We next explored the effect of multiple base mismatches on SpCas9 target activity. For four targets within the EMX1 gene, we designed sets of guide RNAs that contained varying combinations of mismatches to investigate the effect of mismatch number, position and spacing on SpCas9 target cleavage activity (Fig. 3a, b, and Supplementary Table 6). In general, we observed that the total number of mismatched base-pairs is a key determinant for SpCas9 cleavage efficiency. Two mismatches, particularly those occurring in a PAM-proximal region, considerably reduced SpCas9 activity whether these mismatches are concatenated or interspaced (Fig. 3a, b); this effect is further magnified for three concatenated mismatches (Fig. 3a). Furthermore, three or more interspaced (Fig. 3c) and five concatenated (Fig. 3a) mismatches eliminated detectable SpCas9 cleavage in the vast majority of loci.

Figure 3
Multiple mismatch specificity of SpCas9. (ac) SpCas9 cleavage efficiency with guide RNAs containing consecutive mismatches of 2, 3 or 5 bases (a), or multiple mismatches separated by different numbers of unmutated bases for EMX1 targets 1, 2, ...

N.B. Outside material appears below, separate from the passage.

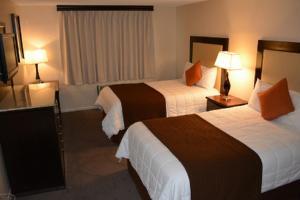 A bed or beds in a room at Longhorn Boulder Highway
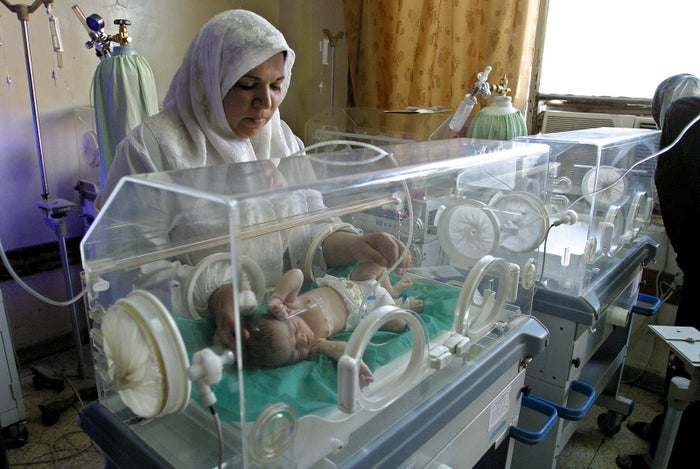 File photo of an Iraqi nurse tending a baby at the hospital in 2004.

The position of mismatches within the guide sequence also affected the activity of SpCas9. PAM-proximal mismatches are less tolerated than PAM-distal counterparts (Fig. 3a), recapitulating our observations from the single base-pair mismatch data (Fig. 2c). This effect is particularly salient in guide sequences bearing a small number of total mismatches, whether those are consecutive (Fig. 3a) or interspaced (Fig. 3b). Additionally, guide sequences with mismatches spaced four or more bases apart also mediated SpCas9 cleavage in some cases (Fig. 3c). Thus, together with the identity of mismatched base-pairing, we observed that many off-target cleavage effects can be explained by a combination of mismatch number and position.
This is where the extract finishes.